# favorite smallie lure



## ohiomelvin (Jun 22, 2008)

what is everyones favorite lure to use for smallies i cant seem to ever catch them on anything i throw


----------



## V-MAX200 (Oct 16, 2007)

Tube. followed by a jerkbait.


----------



## crittergitter (Jun 9, 2005)

War Eagle spinnerbait.


----------



## dacrawdaddy (Aug 31, 2008)

Zoom super fluke jr., 4" stickworm, small bass jig with a Netbait tiny paca chunk for a trailer, Zoom shakey head worm, Slider whirley bee, and a clear plastic Heddon super spook jr. for clear water situations. For milky to muddy water water a Slider whirley bee, spinnerbait or rat-l-trap in bright colors will work.


----------



## 1mecheng (Jul 28, 2009)

The Rebel Wee Crawfish is my "go to" lure for smallies.


----------



## randywatson (Jul 31, 2008)

mepps in-line spinner. When all else fails, this usually does the trick. I hear a lot of people swear by the Rebel Wee Craw but I just can't seem to catch any fish with them and it's not for lack of trying.


----------



## superduder (Apr 12, 2008)

beetle spin, with a 3" curly tail grub in yellow.
seems to work pretty good.
J


----------



## FISHIN216 (Mar 18, 2009)

Tiny heddon torpedo!


----------



## SConner (Mar 3, 2007)

1mecheng said:


> The Rebel Wee Crawfish is my "go to" lure for smallies.
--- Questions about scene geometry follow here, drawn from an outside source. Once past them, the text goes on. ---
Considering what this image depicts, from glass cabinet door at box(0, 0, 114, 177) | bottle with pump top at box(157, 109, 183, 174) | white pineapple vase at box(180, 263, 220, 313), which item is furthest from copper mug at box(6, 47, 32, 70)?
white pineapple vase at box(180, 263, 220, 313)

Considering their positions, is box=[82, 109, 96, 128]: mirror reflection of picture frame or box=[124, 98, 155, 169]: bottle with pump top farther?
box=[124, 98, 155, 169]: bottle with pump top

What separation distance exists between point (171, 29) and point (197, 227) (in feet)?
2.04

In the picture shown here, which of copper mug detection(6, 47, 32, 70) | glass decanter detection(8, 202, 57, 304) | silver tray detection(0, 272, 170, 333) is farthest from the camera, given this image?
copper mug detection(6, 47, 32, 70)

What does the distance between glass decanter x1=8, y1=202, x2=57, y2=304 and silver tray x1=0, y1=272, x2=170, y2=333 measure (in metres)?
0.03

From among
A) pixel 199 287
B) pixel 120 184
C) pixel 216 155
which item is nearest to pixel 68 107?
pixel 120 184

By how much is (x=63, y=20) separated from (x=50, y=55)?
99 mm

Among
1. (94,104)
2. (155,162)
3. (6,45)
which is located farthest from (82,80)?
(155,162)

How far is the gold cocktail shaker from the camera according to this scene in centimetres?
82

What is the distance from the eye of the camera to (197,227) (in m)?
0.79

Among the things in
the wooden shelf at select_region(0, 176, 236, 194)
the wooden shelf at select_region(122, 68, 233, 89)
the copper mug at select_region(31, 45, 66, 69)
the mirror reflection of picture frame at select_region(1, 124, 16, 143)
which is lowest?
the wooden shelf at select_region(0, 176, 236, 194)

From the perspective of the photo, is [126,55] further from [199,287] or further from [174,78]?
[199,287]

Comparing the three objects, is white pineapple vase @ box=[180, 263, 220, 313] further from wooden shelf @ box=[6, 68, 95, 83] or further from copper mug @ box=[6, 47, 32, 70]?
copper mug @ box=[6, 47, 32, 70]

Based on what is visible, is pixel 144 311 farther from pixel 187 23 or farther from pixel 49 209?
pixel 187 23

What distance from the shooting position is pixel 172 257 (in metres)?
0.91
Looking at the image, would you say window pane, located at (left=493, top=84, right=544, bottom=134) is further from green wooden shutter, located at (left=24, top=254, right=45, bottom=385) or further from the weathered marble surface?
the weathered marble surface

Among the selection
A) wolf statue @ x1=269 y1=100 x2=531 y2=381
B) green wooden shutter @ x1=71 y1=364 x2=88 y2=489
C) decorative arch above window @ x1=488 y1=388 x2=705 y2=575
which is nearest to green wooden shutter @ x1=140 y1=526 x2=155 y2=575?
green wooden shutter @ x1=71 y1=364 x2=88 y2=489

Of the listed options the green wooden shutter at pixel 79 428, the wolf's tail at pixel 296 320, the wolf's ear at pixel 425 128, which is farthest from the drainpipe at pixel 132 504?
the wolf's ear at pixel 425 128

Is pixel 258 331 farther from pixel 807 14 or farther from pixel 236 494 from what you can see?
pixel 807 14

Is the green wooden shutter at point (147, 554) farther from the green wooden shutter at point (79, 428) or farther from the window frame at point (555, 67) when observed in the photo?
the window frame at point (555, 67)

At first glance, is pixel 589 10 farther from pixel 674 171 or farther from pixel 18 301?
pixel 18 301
I'll second that and it will catch most any other fish in the rivers also.


----------



## jcustunner24 (Aug 20, 2007)

1mecheng said:


> The Rebel Wee Crawfish is my "go to" lure for smallies.


Third vote for the rebel. Storm makes a similar lure, but it's been far less effective for me than the wee craw.


----------



## Bucket Mouth (Aug 13, 2007)

4th vote for the Rebel Craw. I like the biggest sized one that isnt the "Deep Diver". Great river lure.

My second choice is tubes, and my third is a #2 or #3 mepps inline spinner.

Honorable mention to Smithwick Rattlin Rogue (Floater), Berkley Power Frogs, and buzzbaits.


----------



## fishingredhawk (Apr 14, 2004)

1/2 oz football jig


----------



## tcba1987 (Jun 22, 2004)

1rst 2 3/4 to 3 inch Mustard colored Strike King Tube Bait texas rigged on a EWG 3/0 Gamakatsu hook with a 1/8 oz bullet weight 

2nd My buddies homemade black 1/4 oz buzzbait with clacker 

3rd The Tiny Bill Norman crankbaits in various color patterns


----------



## liquidsoap (Oct 22, 2005)

Sammy... Its a sick way to catch them


----------



## AnglinMueller (May 16, 2008)

I like to use a jig head with a twister tail or yum grub. I usually use either a 1/16 oz or 1/8 oz head.

Rapalla crank baits work pretty well for me too but I prefer touse those in lakes rather than rivers.


----------



## tiffinsmallies2 (Aug 11, 2008)

This is in no particular order just some river/creek favorites. keep baits relitively small/ moderate size.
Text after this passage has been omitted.